— Task objective —
Retype the listing that follows, exactly as written.

..............................

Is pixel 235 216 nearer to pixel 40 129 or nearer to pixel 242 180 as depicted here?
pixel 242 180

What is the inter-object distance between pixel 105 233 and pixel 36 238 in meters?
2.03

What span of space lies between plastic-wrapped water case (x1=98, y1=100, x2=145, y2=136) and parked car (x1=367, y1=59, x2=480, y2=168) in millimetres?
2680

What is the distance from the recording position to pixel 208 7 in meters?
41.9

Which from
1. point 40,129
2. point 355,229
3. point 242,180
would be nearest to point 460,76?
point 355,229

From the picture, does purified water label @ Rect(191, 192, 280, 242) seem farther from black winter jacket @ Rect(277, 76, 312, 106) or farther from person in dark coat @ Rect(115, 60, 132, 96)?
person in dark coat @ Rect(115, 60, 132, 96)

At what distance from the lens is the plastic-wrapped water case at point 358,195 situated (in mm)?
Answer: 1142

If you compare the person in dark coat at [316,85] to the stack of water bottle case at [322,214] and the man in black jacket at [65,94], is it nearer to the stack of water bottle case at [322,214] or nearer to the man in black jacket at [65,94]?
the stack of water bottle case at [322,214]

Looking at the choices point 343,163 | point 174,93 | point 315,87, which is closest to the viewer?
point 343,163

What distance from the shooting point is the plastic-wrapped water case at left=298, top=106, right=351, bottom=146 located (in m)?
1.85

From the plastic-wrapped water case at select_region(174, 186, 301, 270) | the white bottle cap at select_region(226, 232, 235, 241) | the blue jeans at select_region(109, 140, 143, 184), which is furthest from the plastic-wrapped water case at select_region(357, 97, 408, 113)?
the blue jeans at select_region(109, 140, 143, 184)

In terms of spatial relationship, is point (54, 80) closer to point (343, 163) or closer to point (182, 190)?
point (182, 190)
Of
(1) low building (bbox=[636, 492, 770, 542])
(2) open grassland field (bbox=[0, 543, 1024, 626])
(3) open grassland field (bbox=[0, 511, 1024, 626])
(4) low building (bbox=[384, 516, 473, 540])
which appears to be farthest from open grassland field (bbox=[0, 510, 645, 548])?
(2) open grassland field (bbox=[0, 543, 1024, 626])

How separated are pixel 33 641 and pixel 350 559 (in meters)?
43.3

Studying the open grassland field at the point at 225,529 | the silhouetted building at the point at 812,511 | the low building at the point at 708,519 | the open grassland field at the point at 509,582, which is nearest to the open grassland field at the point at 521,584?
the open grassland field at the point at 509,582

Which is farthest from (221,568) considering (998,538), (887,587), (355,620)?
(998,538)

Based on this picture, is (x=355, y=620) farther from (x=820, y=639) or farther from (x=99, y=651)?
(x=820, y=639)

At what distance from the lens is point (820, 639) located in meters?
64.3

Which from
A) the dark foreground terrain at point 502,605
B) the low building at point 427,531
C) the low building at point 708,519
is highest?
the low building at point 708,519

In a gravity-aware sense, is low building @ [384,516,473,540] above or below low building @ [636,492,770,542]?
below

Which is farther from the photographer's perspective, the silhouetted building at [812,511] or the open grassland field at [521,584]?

..............................

— Exercise output —
Is pixel 235 216 nearer to pixel 40 129 or nearer to pixel 242 180 as depicted here?
pixel 242 180

What is the inter-object distance between pixel 105 233 and pixel 36 238 in meters?
2.03

What span of space lies between plastic-wrapped water case (x1=98, y1=100, x2=145, y2=136) and parked car (x1=367, y1=59, x2=480, y2=168) in millimetres?
2680

What is the distance from the recording position to pixel 208 7 in meters?
41.9

Which from
1. point 40,129
2. point 355,229
3. point 242,180
would be nearest to point 460,76?
point 355,229

From the picture, does purified water label @ Rect(191, 192, 280, 242) seem farther from black winter jacket @ Rect(277, 76, 312, 106) or farther from person in dark coat @ Rect(115, 60, 132, 96)?
person in dark coat @ Rect(115, 60, 132, 96)

At what distance from the lens is the plastic-wrapped water case at point 358,195 situated (in mm)?
Answer: 1142

If you compare the person in dark coat at [316,85] to the stack of water bottle case at [322,214] and the man in black jacket at [65,94], is it nearer to the stack of water bottle case at [322,214] or nearer to the man in black jacket at [65,94]?
the stack of water bottle case at [322,214]

Looking at the choices point 343,163 | point 174,93 | point 315,87, which is closest to the viewer?
point 343,163

What distance from the shooting point is the plastic-wrapped water case at left=298, top=106, right=351, bottom=146 located (in m)?
1.85

From the plastic-wrapped water case at select_region(174, 186, 301, 270) | the white bottle cap at select_region(226, 232, 235, 241) | the blue jeans at select_region(109, 140, 143, 184), which is furthest from the plastic-wrapped water case at select_region(357, 97, 408, 113)?
the blue jeans at select_region(109, 140, 143, 184)

In terms of spatial relationship, is point (54, 80) closer to point (343, 163) or closer to point (182, 190)?
point (182, 190)
Of
(1) low building (bbox=[636, 492, 770, 542])
(2) open grassland field (bbox=[0, 543, 1024, 626])
(3) open grassland field (bbox=[0, 511, 1024, 626])
(4) low building (bbox=[384, 516, 473, 540])
which appears to be farthest from open grassland field (bbox=[0, 510, 645, 548])?
(2) open grassland field (bbox=[0, 543, 1024, 626])

How separated are pixel 33 641 and pixel 350 559 (in meters)?
43.3

Studying the open grassland field at the point at 225,529 | the silhouetted building at the point at 812,511 | the low building at the point at 708,519 | the open grassland field at the point at 509,582, which is nearest to the open grassland field at the point at 521,584?
the open grassland field at the point at 509,582

Which is farthest from (221,568) considering (998,538), (887,587), (355,620)?
(998,538)

Based on this picture, is (x=355, y=620) farther from (x=820, y=639) or farther from (x=99, y=651)?
(x=820, y=639)

At what distance from the lens is point (820, 639) located in meters?
64.3

Which from
A) the dark foreground terrain at point 502,605
B) the low building at point 427,531
C) the low building at point 708,519
is highest?
the low building at point 708,519

In a gravity-aware sense, is low building @ [384,516,473,540] above or below low building @ [636,492,770,542]?
below

Which is farther from the photographer's perspective, the silhouetted building at [812,511] or the open grassland field at [521,584]?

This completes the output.